* _Directions_: Only the pictures are to be dropped; return all other data below exactly.

* _Source material_:
---+---

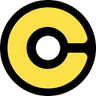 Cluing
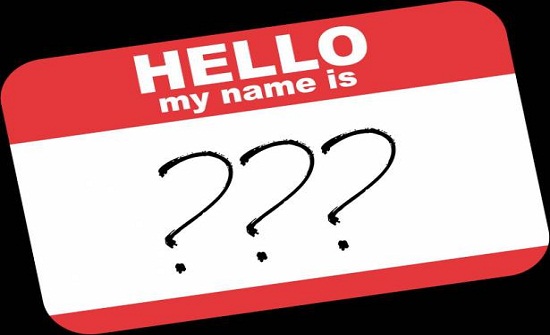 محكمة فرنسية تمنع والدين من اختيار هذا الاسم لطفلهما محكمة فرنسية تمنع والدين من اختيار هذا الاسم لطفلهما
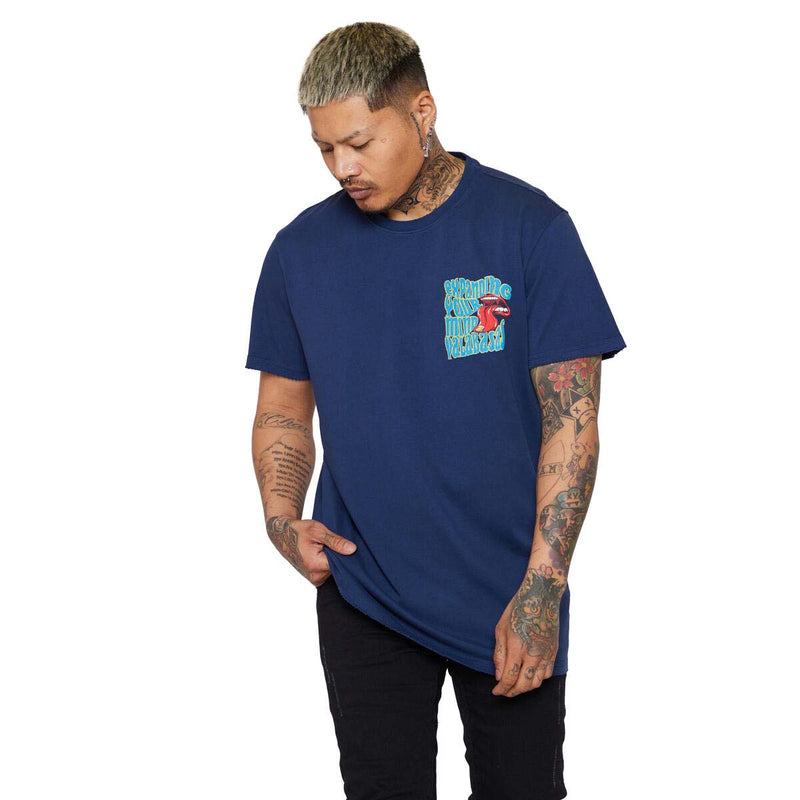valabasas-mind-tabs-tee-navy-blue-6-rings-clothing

---+---

* _Task result_:
 Cluing
 محكمة فرنسية تمنع والدين من اختيار هذا الاسم لطفلهما محكمة فرنسية تمنع والدين من اختيار هذا الاسم لطفلهما
valabasas-mind-tabs-tee-navy-blue-6-rings-clothing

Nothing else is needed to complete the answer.